## TASK GOAL
Copy the full set of lines exactly as given.
━━━━━━━━━━━━━━━━━━━━━━━━━━━━━━
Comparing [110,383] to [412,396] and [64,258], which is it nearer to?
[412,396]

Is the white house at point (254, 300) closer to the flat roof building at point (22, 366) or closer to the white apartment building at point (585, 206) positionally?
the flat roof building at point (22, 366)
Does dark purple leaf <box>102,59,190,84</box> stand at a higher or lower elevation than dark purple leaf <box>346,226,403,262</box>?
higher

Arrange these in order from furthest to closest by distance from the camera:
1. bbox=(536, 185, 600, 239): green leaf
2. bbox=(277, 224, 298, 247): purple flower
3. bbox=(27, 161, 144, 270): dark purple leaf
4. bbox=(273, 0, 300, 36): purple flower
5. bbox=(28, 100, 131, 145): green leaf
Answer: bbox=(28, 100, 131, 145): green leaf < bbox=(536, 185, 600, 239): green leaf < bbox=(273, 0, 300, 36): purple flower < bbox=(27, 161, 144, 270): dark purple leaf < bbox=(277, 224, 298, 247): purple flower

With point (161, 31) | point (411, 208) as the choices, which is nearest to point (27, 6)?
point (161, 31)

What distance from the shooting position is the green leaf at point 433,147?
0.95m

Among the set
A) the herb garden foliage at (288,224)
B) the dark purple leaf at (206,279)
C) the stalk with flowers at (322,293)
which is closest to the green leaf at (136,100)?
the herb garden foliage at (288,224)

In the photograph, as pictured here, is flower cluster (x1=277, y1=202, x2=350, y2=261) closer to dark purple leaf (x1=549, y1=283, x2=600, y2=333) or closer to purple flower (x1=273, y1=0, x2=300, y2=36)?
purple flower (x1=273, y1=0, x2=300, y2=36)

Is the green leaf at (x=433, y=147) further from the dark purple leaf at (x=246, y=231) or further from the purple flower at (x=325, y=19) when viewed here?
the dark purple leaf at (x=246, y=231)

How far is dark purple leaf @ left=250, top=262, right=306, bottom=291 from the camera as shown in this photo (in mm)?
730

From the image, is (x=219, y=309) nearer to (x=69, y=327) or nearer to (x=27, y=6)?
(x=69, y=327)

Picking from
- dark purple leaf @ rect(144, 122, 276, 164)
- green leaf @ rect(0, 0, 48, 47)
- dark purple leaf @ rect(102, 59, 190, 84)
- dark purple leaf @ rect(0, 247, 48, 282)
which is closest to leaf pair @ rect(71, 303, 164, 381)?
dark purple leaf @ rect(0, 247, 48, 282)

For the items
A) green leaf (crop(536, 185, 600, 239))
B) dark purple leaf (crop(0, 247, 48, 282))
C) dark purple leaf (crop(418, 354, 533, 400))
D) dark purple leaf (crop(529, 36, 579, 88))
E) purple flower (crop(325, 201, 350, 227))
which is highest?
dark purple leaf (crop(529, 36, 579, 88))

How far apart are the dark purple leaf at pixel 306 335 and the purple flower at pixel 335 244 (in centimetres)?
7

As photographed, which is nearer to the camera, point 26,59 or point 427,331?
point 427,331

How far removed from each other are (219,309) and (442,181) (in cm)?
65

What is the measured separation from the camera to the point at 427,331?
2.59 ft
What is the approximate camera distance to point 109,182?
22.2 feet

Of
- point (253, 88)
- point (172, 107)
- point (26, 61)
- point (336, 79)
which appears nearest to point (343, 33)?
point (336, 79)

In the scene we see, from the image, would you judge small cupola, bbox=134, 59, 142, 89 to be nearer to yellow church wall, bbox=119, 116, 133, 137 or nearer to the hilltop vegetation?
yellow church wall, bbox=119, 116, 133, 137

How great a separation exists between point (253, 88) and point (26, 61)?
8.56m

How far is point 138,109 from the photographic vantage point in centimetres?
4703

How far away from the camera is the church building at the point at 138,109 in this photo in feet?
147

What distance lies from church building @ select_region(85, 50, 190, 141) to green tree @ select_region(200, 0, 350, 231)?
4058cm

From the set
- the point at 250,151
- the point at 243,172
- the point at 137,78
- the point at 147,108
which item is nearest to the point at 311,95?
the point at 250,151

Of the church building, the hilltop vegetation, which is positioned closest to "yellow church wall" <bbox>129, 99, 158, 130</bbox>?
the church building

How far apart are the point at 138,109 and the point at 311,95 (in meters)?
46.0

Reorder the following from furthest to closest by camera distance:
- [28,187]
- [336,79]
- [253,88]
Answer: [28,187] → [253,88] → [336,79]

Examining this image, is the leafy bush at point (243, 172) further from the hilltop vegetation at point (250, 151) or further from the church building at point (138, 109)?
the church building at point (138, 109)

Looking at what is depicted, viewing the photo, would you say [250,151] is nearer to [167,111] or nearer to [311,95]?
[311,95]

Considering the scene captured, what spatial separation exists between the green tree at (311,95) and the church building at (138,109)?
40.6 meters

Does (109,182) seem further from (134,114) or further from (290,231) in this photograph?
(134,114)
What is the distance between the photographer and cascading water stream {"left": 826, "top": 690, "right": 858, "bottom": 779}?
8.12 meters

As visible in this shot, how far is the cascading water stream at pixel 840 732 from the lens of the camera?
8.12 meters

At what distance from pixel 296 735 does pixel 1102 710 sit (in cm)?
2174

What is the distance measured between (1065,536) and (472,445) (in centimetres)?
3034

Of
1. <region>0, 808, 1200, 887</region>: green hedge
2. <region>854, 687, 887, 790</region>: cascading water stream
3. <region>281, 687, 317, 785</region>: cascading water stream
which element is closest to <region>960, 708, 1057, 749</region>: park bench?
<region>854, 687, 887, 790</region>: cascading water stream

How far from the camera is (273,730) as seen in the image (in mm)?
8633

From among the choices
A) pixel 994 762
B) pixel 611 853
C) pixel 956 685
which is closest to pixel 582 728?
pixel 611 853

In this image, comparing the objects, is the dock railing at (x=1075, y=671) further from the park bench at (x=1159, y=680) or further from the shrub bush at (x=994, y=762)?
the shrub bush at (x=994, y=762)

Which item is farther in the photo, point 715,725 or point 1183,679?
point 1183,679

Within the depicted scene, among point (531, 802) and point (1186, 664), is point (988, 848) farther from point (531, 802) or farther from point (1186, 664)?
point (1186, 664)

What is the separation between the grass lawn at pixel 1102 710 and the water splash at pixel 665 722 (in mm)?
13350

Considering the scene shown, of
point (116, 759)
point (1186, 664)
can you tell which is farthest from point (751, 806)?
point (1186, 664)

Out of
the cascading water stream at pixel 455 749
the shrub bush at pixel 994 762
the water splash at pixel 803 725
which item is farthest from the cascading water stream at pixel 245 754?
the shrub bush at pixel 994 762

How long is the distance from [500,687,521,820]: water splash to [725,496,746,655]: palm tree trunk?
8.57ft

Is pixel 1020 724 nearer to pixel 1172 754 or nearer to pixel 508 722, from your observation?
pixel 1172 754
━━━━━━━━━━━━━━━━━━━━━━━━━━━━━━
## FINISHED TASK
Comparing [110,383] to [412,396] and [64,258], which is it nearer to?
[412,396]

Is the white house at point (254, 300) closer to the flat roof building at point (22, 366) or closer to the white apartment building at point (585, 206) positionally?
the flat roof building at point (22, 366)
Does dark purple leaf <box>102,59,190,84</box> stand at a higher or lower elevation than dark purple leaf <box>346,226,403,262</box>?
higher

Arrange these in order from furthest to closest by distance from the camera:
1. bbox=(536, 185, 600, 239): green leaf
2. bbox=(277, 224, 298, 247): purple flower
3. bbox=(27, 161, 144, 270): dark purple leaf
4. bbox=(273, 0, 300, 36): purple flower
5. bbox=(28, 100, 131, 145): green leaf
Answer: bbox=(28, 100, 131, 145): green leaf < bbox=(536, 185, 600, 239): green leaf < bbox=(273, 0, 300, 36): purple flower < bbox=(27, 161, 144, 270): dark purple leaf < bbox=(277, 224, 298, 247): purple flower

With point (161, 31) | point (411, 208) as the choices, which is nearest to point (27, 6)?
point (161, 31)

What distance from the shooting position is the green leaf at point 433,147?
0.95m

Among the set
A) the herb garden foliage at (288,224)
B) the dark purple leaf at (206,279)
C) the stalk with flowers at (322,293)
which is closest to the green leaf at (136,100)?
the herb garden foliage at (288,224)

In the photograph, as pictured here, is flower cluster (x1=277, y1=202, x2=350, y2=261) closer to dark purple leaf (x1=549, y1=283, x2=600, y2=333) or closer to purple flower (x1=273, y1=0, x2=300, y2=36)?
purple flower (x1=273, y1=0, x2=300, y2=36)

Is the green leaf at (x=433, y=147) further from the dark purple leaf at (x=246, y=231) or further from the purple flower at (x=325, y=19) when viewed here?
the dark purple leaf at (x=246, y=231)

How far is dark purple leaf @ left=250, top=262, right=306, bottom=291 from the camera as shown in this photo (in mm)?
730

From the image, is (x=219, y=309) nearer to (x=69, y=327) or nearer to (x=27, y=6)?
(x=69, y=327)

Picking from
- dark purple leaf @ rect(144, 122, 276, 164)
- green leaf @ rect(0, 0, 48, 47)
- dark purple leaf @ rect(102, 59, 190, 84)
- dark purple leaf @ rect(0, 247, 48, 282)
which is closest to leaf pair @ rect(71, 303, 164, 381)?
dark purple leaf @ rect(0, 247, 48, 282)

For the items
A) green leaf (crop(536, 185, 600, 239))
B) dark purple leaf (crop(0, 247, 48, 282))
C) dark purple leaf (crop(418, 354, 533, 400))
D) dark purple leaf (crop(529, 36, 579, 88))
E) purple flower (crop(325, 201, 350, 227))
which is highest?
dark purple leaf (crop(529, 36, 579, 88))

How far apart are the dark purple leaf at pixel 306 335 and the purple flower at pixel 335 244 (in centimetres)?
7

As photographed, which is nearer to the camera, point 26,59 or point 427,331?
point 427,331

How far removed from each other are (219,309) and (442,181) (in cm)?
65

What is the measured separation from the camera to the point at 427,331?
2.59 ft
What is the approximate camera distance to point 109,182?
22.2 feet

Of
- point (253, 88)
- point (172, 107)
- point (26, 61)
- point (336, 79)
which appears nearest to point (343, 33)?
point (336, 79)

In the scene we see, from the image, would you judge small cupola, bbox=134, 59, 142, 89 to be nearer to yellow church wall, bbox=119, 116, 133, 137 or nearer to the hilltop vegetation?
yellow church wall, bbox=119, 116, 133, 137

How great a separation exists between point (253, 88) and point (26, 61)?
8.56m

How far is point 138,109 from the photographic vantage point in centimetres?
4703

How far away from the camera is the church building at the point at 138,109 in this photo in feet?
147

What distance lies from church building @ select_region(85, 50, 190, 141) to green tree @ select_region(200, 0, 350, 231)?
4058cm

From the set
- the point at 250,151
- the point at 243,172
- the point at 137,78
- the point at 147,108
which item is nearest to the point at 311,95?
the point at 250,151

Of the church building, the hilltop vegetation, which is positioned closest to "yellow church wall" <bbox>129, 99, 158, 130</bbox>?
the church building

How far apart are the point at 138,109 and the point at 311,95 (in meters)?
46.0

Reorder the following from furthest to closest by camera distance:
- [28,187]
- [336,79]
- [253,88]
Answer: [28,187] → [253,88] → [336,79]

Examining this image, is the leafy bush at point (243, 172) further from the hilltop vegetation at point (250, 151) or further from the church building at point (138, 109)?
the church building at point (138, 109)

Looking at what is depicted, viewing the photo, would you say [250,151] is nearer to [167,111] or nearer to [311,95]?
[311,95]

Considering the scene captured, what spatial separation exists between the green tree at (311,95) and the church building at (138,109)?
40.6 meters

Does (109,182) seem further from (134,114) or further from (290,231) in this photograph?
(134,114)
What is the distance between the photographer and cascading water stream {"left": 826, "top": 690, "right": 858, "bottom": 779}?
8.12 meters

As visible in this shot, how far is the cascading water stream at pixel 840 732 from the lens of the camera?
8.12 meters

At what distance from pixel 296 735 does pixel 1102 710 sit (in cm)?
2174

What is the distance measured between (1065,536) and (472,445) (in centimetres)?
3034

Of
1. <region>0, 808, 1200, 887</region>: green hedge
2. <region>854, 687, 887, 790</region>: cascading water stream
3. <region>281, 687, 317, 785</region>: cascading water stream
which element is closest to <region>960, 708, 1057, 749</region>: park bench?
<region>854, 687, 887, 790</region>: cascading water stream

How far from the camera is (273,730) as seen in the image (in mm)?
8633

From among the choices
A) pixel 994 762
B) pixel 611 853
C) pixel 956 685
which is closest to pixel 582 728?
pixel 611 853

In this image, comparing the objects, is the dock railing at (x=1075, y=671) further from the park bench at (x=1159, y=680) or further from the shrub bush at (x=994, y=762)?
the shrub bush at (x=994, y=762)

Which item is farther in the photo, point 715,725 or point 1183,679?
point 1183,679

Within the depicted scene, among point (531, 802) and point (1186, 664), is point (988, 848) farther from point (531, 802) or farther from point (1186, 664)?
point (1186, 664)

What is the separation between the grass lawn at pixel 1102 710 and the water splash at pixel 665 722 (in mm)?
13350

Considering the scene shown, of
point (116, 759)
point (1186, 664)
can you tell which is farthest from point (751, 806)?
point (1186, 664)

Out of
the cascading water stream at pixel 455 749
the shrub bush at pixel 994 762
the water splash at pixel 803 725
which item is farthest from the cascading water stream at pixel 245 754?
the shrub bush at pixel 994 762

How long is the distance from [500,687,521,820]: water splash to [725,496,746,655]: palm tree trunk?
8.57ft

Is pixel 1020 724 nearer to pixel 1172 754 or nearer to pixel 508 722, from your observation?
pixel 1172 754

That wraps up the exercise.